Bayesian Inference in Multiway Graphical Factor Models with Correlated Residuals
Complex scientific problems easily produce high-dimensional and multiway data. Recently the statistical analysis and inference of high-dimensional multiway data has seen increased interest as technological and statistical advances help speed up computation or recast the problem into known statistical frameworks. One particular area of interest has been the identification and interpretation of structured and unstructured multivariate associations amongst observed variables. Such problems are relevant in a multitude of fields including biology, finance, and psychology, and have been tackled in various statistical frameworks including graphical models and factor models. The overarching goal of this thesis is to bridge the gap between these two mainstream classes of statistical models by developing hybrid models that borrow key features from graphical and factor models. Additionally, we show that these hybrid models can be used to analyze multiway data by borrowing information across, possibly related, groups.

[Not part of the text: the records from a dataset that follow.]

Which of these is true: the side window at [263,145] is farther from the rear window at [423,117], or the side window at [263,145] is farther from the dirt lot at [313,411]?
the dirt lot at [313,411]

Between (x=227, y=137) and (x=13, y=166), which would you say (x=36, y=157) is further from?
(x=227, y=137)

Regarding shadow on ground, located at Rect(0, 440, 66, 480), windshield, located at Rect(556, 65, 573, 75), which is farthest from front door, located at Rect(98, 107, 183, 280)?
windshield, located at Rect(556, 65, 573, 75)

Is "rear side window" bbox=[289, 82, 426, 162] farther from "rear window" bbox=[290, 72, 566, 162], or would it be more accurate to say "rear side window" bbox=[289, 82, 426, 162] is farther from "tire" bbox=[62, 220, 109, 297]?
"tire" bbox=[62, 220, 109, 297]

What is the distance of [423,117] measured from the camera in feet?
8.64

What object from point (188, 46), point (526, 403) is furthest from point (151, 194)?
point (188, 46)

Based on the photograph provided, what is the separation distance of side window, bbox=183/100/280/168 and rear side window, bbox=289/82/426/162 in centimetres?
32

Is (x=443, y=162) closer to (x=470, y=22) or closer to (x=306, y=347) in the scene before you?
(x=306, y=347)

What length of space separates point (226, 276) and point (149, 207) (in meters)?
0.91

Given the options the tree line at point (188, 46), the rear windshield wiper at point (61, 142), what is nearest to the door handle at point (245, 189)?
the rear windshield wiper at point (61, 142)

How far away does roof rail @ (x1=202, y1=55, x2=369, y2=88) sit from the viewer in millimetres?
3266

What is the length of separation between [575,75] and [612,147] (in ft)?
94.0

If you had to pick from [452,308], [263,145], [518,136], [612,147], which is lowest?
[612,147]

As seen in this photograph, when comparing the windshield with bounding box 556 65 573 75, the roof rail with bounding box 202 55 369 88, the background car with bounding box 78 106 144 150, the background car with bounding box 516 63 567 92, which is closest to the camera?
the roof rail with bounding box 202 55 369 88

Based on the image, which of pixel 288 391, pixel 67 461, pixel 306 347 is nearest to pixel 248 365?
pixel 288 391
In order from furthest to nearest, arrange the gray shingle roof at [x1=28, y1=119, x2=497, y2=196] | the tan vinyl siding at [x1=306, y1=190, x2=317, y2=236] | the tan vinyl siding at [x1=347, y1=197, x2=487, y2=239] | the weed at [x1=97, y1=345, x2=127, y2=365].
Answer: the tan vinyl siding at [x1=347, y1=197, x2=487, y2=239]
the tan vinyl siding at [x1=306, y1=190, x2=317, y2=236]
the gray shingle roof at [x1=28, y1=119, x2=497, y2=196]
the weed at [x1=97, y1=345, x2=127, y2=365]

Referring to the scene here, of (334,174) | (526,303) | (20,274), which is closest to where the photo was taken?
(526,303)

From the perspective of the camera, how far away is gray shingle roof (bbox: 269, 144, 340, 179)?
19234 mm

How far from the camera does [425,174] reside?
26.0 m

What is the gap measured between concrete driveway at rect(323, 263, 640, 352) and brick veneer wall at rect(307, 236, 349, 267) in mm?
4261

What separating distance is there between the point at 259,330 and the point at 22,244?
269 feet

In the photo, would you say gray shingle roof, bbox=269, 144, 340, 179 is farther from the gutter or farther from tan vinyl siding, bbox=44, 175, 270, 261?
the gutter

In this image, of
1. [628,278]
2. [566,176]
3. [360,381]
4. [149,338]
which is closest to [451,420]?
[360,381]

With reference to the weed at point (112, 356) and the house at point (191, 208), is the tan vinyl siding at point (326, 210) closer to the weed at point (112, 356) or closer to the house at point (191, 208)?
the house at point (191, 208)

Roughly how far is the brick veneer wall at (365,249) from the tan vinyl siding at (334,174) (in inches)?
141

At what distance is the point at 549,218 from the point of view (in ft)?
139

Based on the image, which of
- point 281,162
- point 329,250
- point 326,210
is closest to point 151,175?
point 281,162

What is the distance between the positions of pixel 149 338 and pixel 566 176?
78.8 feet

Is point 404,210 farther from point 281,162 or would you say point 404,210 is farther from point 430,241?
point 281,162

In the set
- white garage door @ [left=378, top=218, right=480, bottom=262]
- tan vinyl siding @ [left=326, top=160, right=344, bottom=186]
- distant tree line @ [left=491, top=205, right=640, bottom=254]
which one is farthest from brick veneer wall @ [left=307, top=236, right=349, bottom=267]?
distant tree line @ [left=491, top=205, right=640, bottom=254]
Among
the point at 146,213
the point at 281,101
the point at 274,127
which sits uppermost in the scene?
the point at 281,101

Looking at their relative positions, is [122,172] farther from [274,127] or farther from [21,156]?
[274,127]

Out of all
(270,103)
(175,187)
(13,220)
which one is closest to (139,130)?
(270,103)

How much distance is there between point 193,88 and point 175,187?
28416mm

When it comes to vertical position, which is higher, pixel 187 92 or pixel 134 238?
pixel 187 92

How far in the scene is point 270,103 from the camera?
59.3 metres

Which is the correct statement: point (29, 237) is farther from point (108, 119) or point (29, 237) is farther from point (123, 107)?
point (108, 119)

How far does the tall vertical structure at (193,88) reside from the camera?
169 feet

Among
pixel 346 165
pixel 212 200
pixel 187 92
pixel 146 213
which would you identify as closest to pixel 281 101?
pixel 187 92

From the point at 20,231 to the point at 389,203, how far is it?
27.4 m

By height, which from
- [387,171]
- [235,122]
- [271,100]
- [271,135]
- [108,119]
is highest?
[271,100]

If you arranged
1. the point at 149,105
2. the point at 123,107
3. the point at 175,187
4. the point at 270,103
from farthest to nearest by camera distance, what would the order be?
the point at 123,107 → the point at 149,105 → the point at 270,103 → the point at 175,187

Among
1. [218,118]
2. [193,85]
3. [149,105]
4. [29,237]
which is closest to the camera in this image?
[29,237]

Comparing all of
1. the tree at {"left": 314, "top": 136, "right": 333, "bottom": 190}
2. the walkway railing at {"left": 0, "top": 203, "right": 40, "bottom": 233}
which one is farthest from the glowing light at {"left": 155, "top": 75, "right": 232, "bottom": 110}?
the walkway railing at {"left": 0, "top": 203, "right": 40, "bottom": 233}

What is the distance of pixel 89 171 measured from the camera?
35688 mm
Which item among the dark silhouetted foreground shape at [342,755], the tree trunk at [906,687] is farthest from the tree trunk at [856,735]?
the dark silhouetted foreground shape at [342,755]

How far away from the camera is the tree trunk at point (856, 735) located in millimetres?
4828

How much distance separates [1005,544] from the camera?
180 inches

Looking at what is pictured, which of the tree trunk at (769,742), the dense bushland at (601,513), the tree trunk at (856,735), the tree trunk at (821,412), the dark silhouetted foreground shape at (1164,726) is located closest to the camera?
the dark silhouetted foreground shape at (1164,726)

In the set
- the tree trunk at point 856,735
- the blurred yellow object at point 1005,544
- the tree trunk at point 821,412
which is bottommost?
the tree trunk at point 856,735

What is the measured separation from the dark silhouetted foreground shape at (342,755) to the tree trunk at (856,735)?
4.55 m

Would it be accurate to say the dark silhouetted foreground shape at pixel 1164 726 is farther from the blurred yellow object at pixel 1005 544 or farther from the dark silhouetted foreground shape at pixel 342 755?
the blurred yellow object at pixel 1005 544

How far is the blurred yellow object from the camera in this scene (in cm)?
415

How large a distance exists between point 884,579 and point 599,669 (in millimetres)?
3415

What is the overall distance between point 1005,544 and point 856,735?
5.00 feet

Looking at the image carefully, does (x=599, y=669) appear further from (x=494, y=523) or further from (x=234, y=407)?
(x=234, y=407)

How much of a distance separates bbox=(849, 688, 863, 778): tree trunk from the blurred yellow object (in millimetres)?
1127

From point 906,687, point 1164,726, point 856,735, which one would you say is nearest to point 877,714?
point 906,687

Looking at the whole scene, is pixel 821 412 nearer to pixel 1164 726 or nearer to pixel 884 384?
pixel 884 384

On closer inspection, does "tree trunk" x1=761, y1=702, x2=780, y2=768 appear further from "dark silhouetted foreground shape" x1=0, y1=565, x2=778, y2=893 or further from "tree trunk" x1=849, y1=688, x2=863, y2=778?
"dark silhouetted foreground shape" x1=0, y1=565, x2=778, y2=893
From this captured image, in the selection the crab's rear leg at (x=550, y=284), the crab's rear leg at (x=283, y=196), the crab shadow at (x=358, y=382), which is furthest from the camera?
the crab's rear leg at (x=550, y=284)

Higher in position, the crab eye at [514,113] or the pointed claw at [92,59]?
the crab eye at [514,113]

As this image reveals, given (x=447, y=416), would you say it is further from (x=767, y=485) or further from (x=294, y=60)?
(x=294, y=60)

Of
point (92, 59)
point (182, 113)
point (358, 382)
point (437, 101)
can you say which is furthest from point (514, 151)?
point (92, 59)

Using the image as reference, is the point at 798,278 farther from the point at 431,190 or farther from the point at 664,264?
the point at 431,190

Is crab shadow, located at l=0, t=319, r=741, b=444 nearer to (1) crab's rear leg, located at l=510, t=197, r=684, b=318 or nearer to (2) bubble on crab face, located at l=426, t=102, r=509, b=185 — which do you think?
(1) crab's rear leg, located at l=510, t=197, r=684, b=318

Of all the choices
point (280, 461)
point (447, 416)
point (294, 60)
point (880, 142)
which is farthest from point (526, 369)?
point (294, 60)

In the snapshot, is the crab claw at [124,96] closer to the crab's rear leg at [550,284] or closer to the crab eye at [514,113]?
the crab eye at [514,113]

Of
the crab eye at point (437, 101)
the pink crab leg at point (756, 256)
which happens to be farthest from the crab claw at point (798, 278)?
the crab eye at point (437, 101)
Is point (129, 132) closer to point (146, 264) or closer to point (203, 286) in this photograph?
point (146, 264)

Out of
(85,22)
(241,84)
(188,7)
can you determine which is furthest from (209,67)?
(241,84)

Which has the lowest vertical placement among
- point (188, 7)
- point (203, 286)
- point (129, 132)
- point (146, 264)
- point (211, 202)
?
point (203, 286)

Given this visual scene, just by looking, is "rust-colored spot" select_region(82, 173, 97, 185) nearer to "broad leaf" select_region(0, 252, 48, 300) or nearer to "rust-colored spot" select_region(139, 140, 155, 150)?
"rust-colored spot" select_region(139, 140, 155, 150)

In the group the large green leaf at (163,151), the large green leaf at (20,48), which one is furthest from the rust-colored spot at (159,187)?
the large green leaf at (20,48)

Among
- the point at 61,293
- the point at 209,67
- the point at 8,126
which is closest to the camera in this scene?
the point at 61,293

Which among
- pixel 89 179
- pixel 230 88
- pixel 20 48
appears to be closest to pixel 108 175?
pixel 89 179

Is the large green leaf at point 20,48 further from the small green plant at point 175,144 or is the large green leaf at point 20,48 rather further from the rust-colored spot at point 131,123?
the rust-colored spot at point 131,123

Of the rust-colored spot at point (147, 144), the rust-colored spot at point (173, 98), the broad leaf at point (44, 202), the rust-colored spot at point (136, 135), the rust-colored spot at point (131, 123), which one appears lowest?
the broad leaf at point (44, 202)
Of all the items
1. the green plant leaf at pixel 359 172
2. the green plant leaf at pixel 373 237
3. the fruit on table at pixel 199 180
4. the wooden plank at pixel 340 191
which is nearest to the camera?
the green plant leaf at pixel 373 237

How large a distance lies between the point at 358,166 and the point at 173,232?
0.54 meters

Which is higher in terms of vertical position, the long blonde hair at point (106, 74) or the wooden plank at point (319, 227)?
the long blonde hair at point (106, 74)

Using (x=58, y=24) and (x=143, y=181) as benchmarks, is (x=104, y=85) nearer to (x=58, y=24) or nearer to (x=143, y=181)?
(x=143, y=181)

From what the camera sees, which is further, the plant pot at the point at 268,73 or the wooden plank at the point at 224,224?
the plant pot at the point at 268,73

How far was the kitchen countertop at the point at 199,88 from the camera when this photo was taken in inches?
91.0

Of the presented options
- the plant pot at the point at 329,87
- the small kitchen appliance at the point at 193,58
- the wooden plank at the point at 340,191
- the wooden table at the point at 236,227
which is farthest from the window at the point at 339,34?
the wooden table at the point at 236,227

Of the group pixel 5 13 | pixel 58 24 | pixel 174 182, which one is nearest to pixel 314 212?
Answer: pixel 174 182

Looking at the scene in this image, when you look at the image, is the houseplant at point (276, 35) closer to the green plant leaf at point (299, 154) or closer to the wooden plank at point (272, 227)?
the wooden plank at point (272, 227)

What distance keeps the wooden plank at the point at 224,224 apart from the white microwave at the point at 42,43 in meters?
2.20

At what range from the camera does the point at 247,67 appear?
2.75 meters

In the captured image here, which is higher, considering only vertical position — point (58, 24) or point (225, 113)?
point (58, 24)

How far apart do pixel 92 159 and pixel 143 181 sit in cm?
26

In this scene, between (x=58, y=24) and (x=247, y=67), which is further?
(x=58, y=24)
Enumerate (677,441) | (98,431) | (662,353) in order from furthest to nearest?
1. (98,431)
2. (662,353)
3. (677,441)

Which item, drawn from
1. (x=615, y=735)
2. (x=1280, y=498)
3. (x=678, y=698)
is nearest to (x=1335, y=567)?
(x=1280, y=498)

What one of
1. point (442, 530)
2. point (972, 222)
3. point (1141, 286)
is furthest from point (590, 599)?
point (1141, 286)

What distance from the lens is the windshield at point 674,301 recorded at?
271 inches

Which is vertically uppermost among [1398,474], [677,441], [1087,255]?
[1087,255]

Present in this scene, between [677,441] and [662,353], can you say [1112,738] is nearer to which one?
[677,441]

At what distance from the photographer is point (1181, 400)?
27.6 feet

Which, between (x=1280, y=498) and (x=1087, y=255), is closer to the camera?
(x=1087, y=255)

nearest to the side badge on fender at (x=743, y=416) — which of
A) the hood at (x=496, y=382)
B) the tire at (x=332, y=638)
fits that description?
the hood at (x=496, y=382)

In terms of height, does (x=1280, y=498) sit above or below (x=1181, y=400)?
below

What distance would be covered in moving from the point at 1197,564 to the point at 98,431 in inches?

In the first project, we propose an efficient Bayesian framework for inference and model determination for single factor models with correlated residuals (SFMCR) in which a Gaussian graphical model (GMM) represents the distribution of the residuals. These models have been introduced by Stanghellini (1997) and Vicard (2000), but have not received much attention in the literature since. We motivate the development of SFMCRs in the analysis of multiway datasets. Many scientific fields collect related but distinct datasets to examine associations between random variables across experimental conditions, time and space. GMMs have been used to study the dependence structure in multiway data but most methods lack the flexibility to account for unobserved confounders. We show that SFMCRs can efficiently capture structured dependence across datasets through the latent factors in addition to associations expressed through graphical models that are specific to each dataset. We show that the dataset-specific graphs can be further modeled to encourage the presence of joint edges. We exemplify the use of our methodology in simulated and real world examples.
In the second project, we extend SFMCRs to capture dynamics of graphs that characterize multivariate dependence in multiway data collected at different time points. In the third project, we explore how SFMCRs can be extended to the problem of changepoint detection.